Eyes on the Midterms
Tiesha Blackwell, 25, lives near Detroit and has seen the prices of some foods and gasoline go down since Trump’s return. Things are still more expensive than before COVID, she said, and she now worries about health care costs soaring next year, when she ages out of her mother’s insurance plan.
“I’m scared to see what health care rates are going to be next year,” she said.
Scott Lincicome at the Cato Institute said prices generally didn’t fall once they’d gone up. “The best you can hope for is them kind of plateauing and wages catching up, and then you feel rich again,” he said.
“Politicians want easy solutions. They want photo ops. They want ribbon cutting ceremonies,” he said, noting that most Americans want drama-free, steady growth.
Many Americans also soured on tariffs, Lincicome said, but Trump shows no sign of removing them beyond select exemptions.
Trump’s also touting unrealistic estimates for economic growth of 6% next year, Lincicome said, including at a recent dinner with Wall Street CEOs. Even getting to the 4% growth forecast by Trump’s top economic adviser Kevin Hassett would be a big reach, he said.
The International Monetary Fund, meanwhile, projects U.S. growth of 2.0% in 2025 and 2.1% in 2026.
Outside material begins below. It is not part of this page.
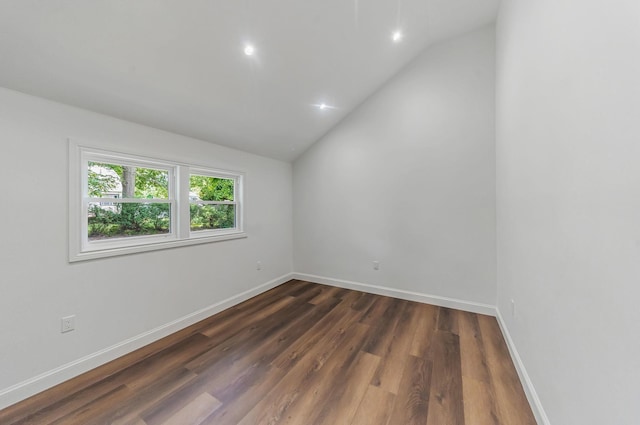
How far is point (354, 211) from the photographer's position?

Ben Harris, a former Biden Treasury official who is now at the Brookings Institution, acknowledged that Biden’s team calling inflation “transitory” was unfortunate. But he said it’s not credible for Trump to blame price pressures on Biden nearly a year into office, especially as his tariffs, immigration crackdown and pressure on the Fed may be a recipe for boosting inflation.
“They should have expected this,” he said. “If your goal is to reshore manufacturing, of course that’s going to be more expensive because the reason it was offshored in the first place was because corporations wanted to lower prices.”
Unlike 2019, during Trump’s first term, when tariffs on refrigerators and other items were quickly passed through to consumers, prices stayed steady longer this time, but Goldman Sachs and other banks expect a full pass-through next year, which could fuel consumer angst ahead of 2026 midterm elections.
The bigger damage, Harris said, could be longer-term, with many international investors increasingly looking to hedge their bets. “The notion that you can be tariffed on a whim, as virtually everyone was on ‘Liberation Day’, that makes business leaders and investors say, ‘It would be irresponsible of me if I did not try to diversify away from the United States.'”
Still, Trump continues to tout the upside from his tariffs, including roughly $150 billion of new federal revenue from the levies taken in since his return in January and pledges by a number of countries and corporations to invest in new U.S. manufacturing as a result.
“Our country has never been in a position like this,” Trump said at the White House event with the Saudi crown prince. “And it is really because of the fact that we use tariffs to bring all this money in, and you’re going to see the results in a year when these plants start to open up.”